About this exercise: Produce a faithful copy of the data, one that leaves out the pictures.

Material shown:
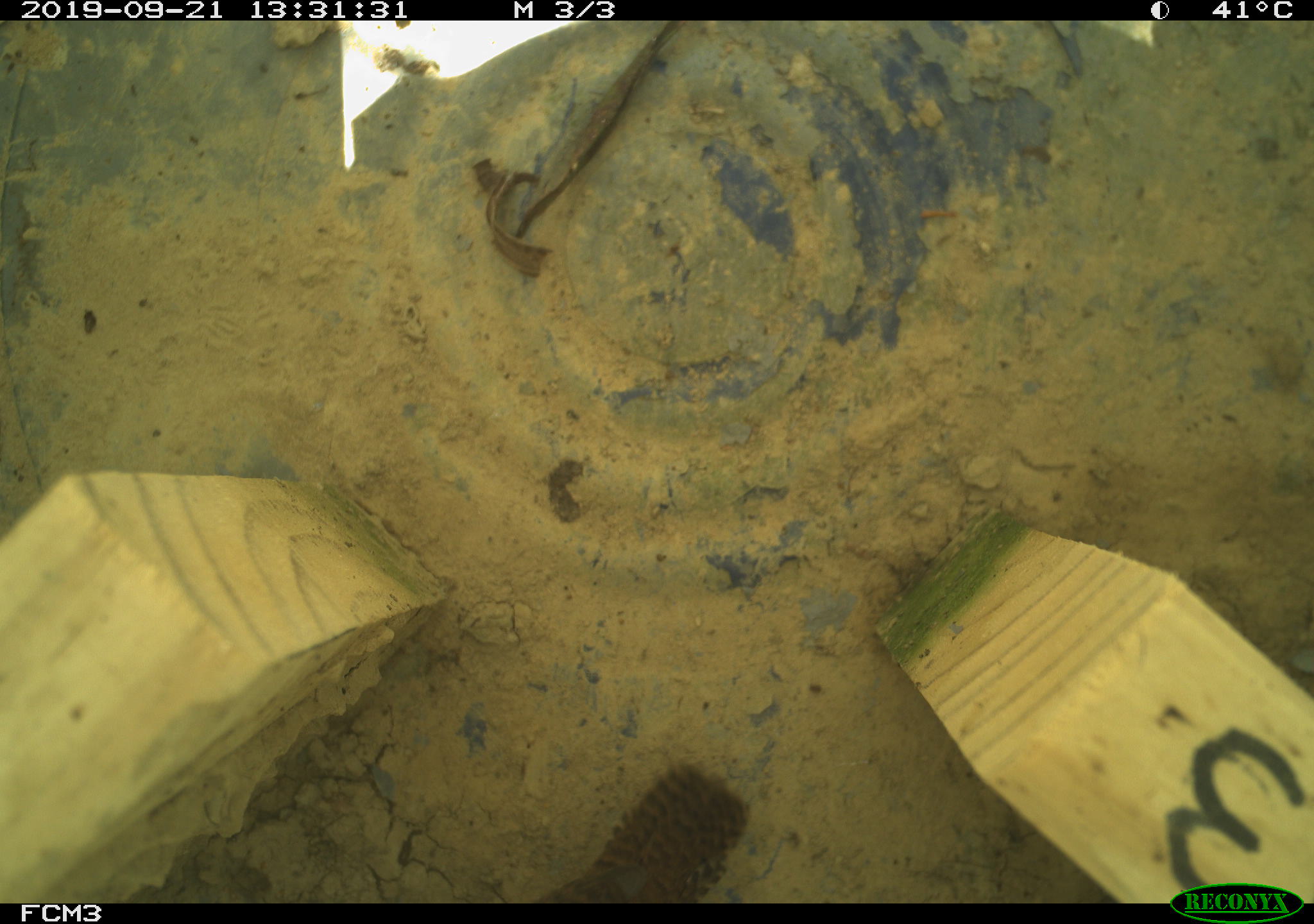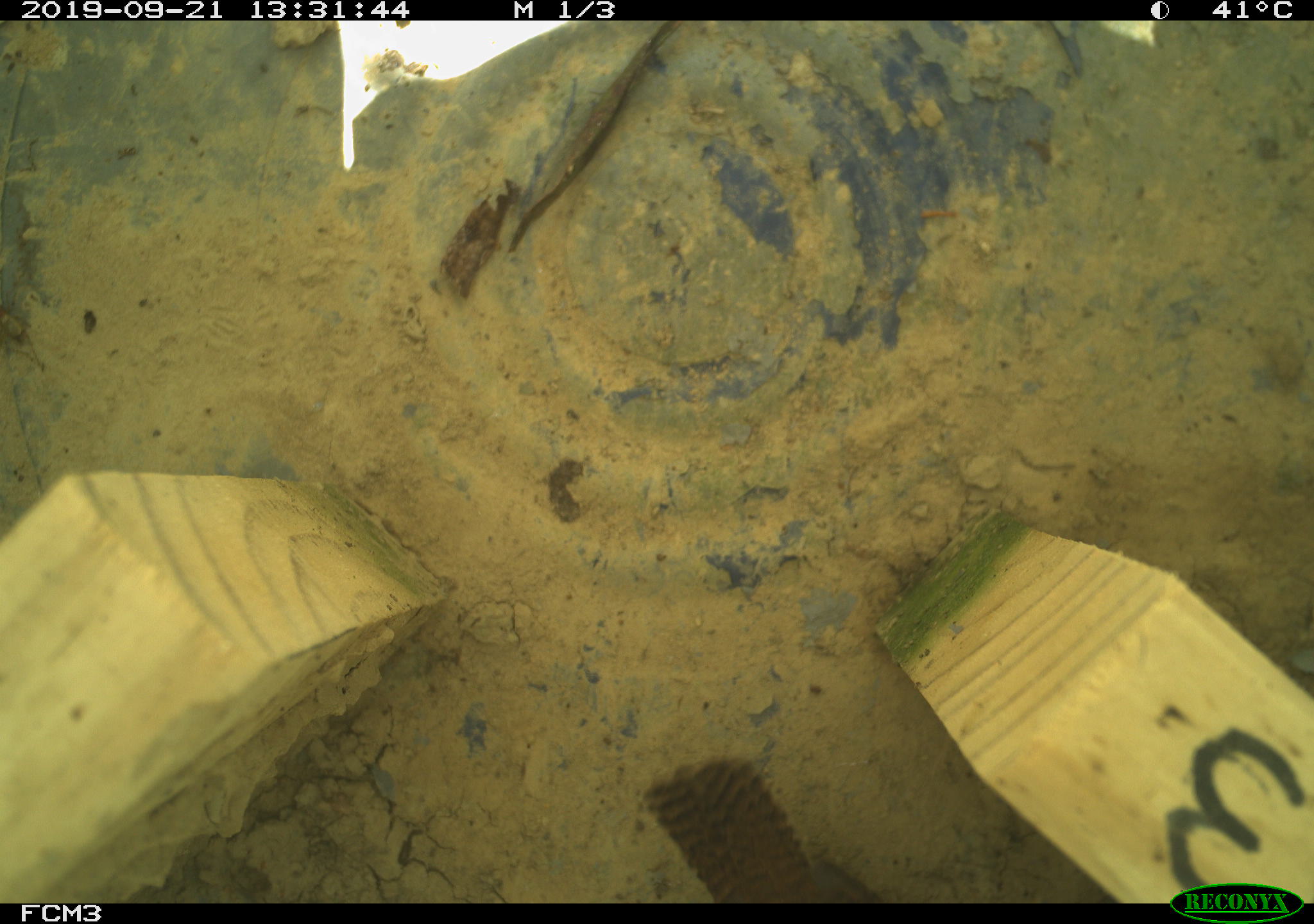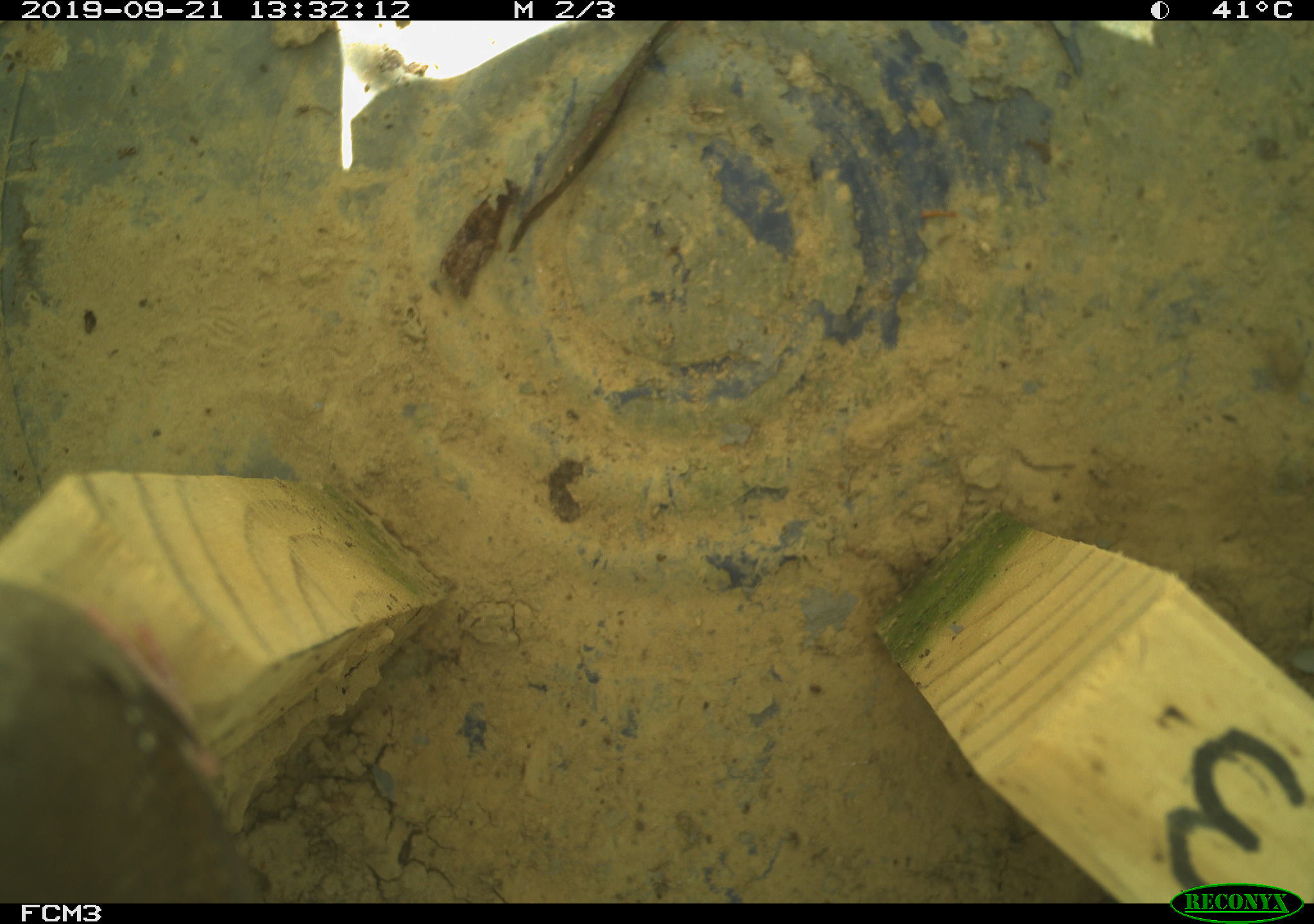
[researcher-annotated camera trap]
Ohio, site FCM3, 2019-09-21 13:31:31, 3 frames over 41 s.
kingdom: Animalia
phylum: Chordata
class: Aves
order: Passeriformes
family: Troglodytidae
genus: Troglodytes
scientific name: Troglodytes aedon aedon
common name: northern house wren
Northern house wren (Troglodytes aedon aedon).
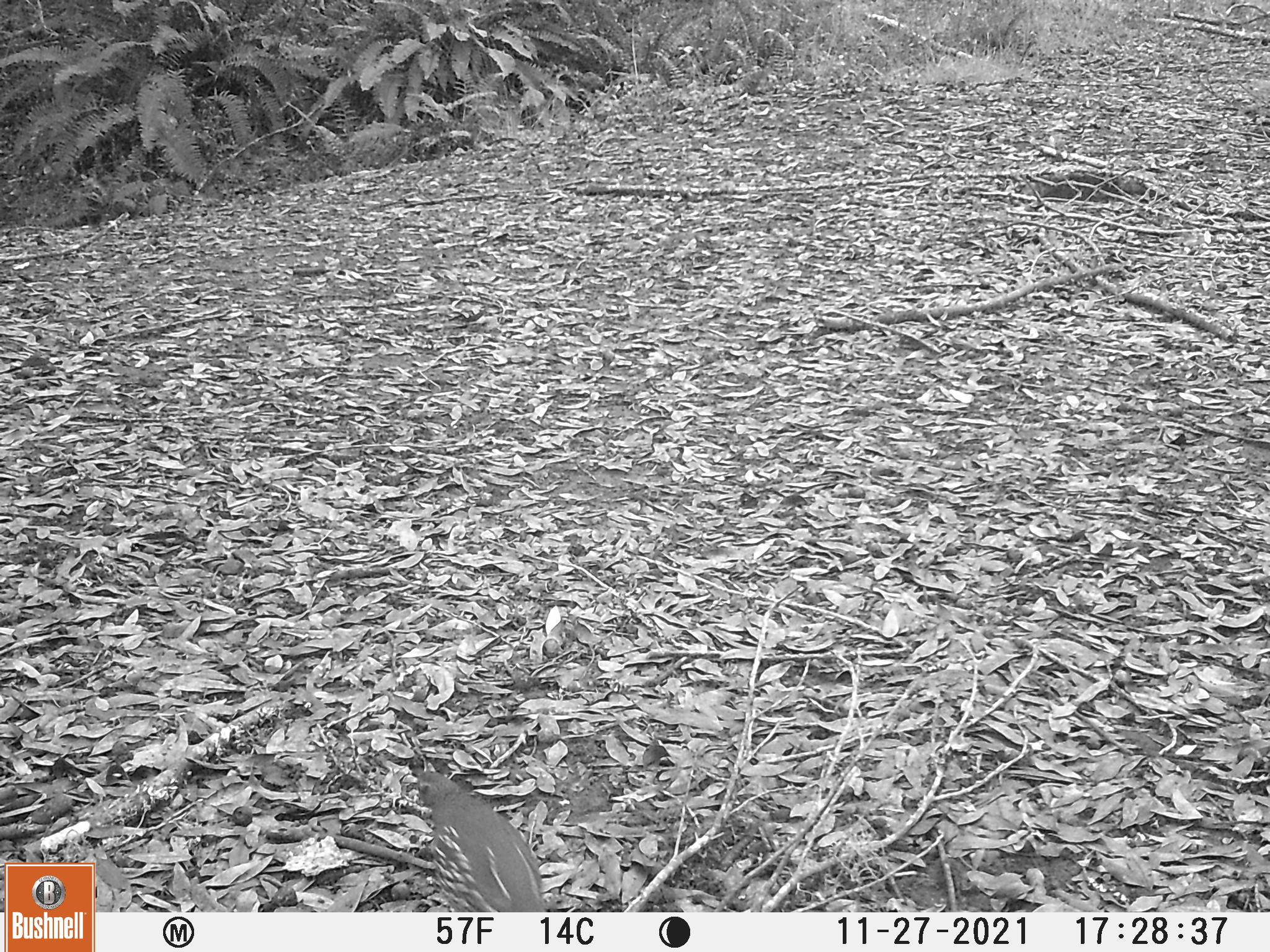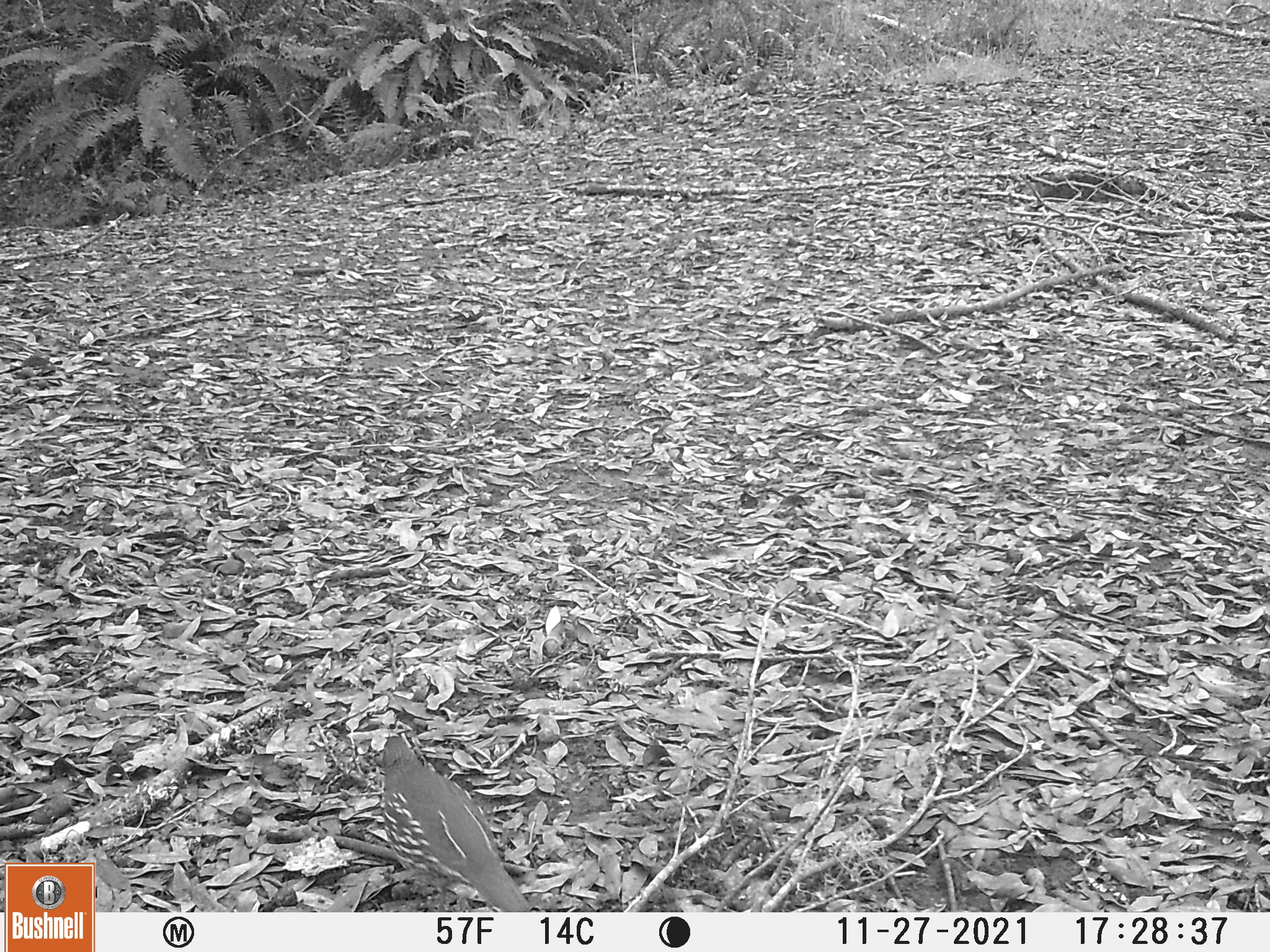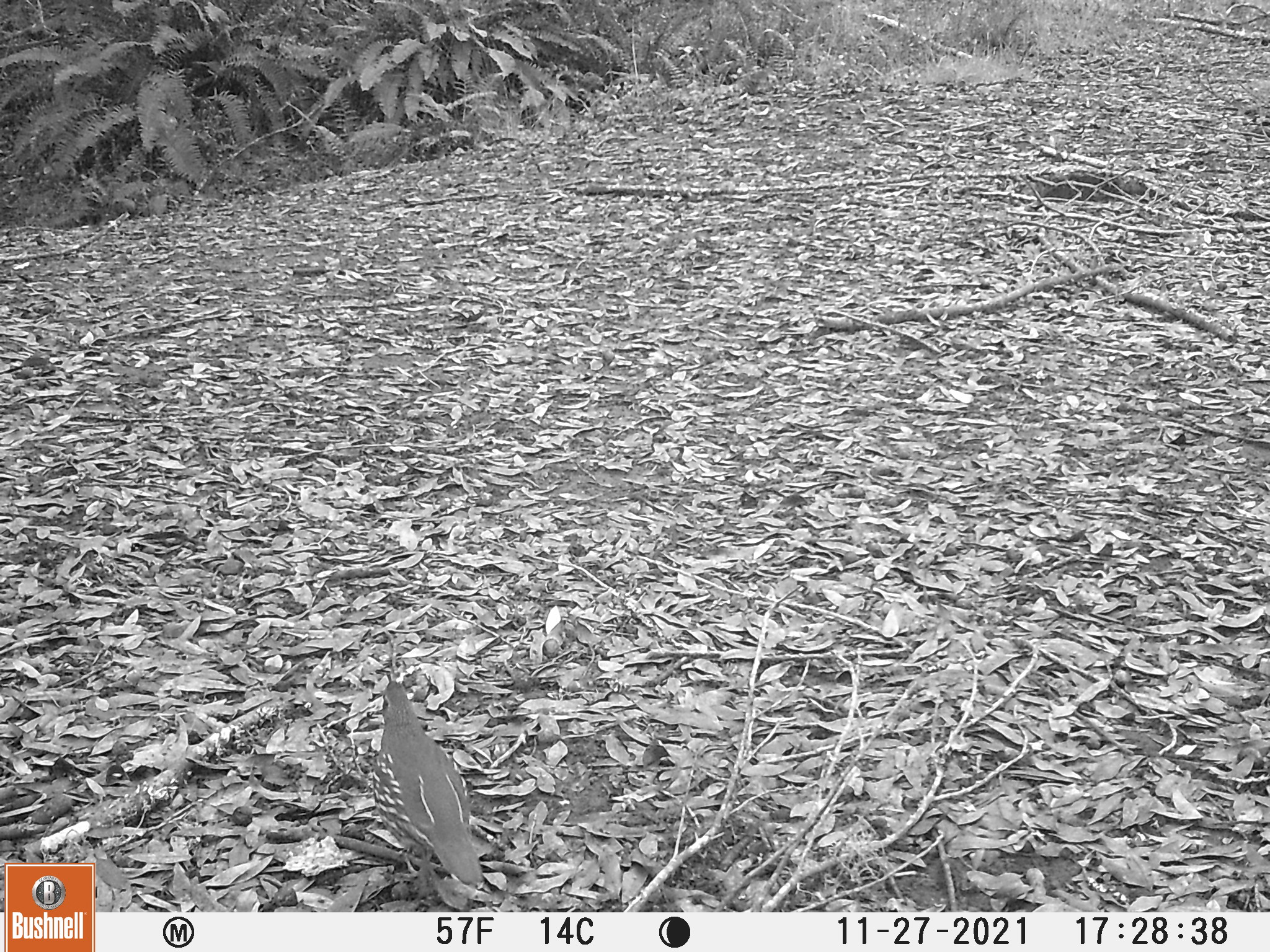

Answer to the problem:
[researcher-annotated camera trap]
Ohio, site FCM3, 2019-09-21 13:31:31, 3 frames over 41 s.
kingdom: Animalia
phylum: Chordata
class: Aves
order: Passeriformes
family: Troglodytidae
genus: Troglodytes
scientific name: Troglodytes aedon aedon
common name: northern house wren
Northern house wren (Troglodytes aedon aedon).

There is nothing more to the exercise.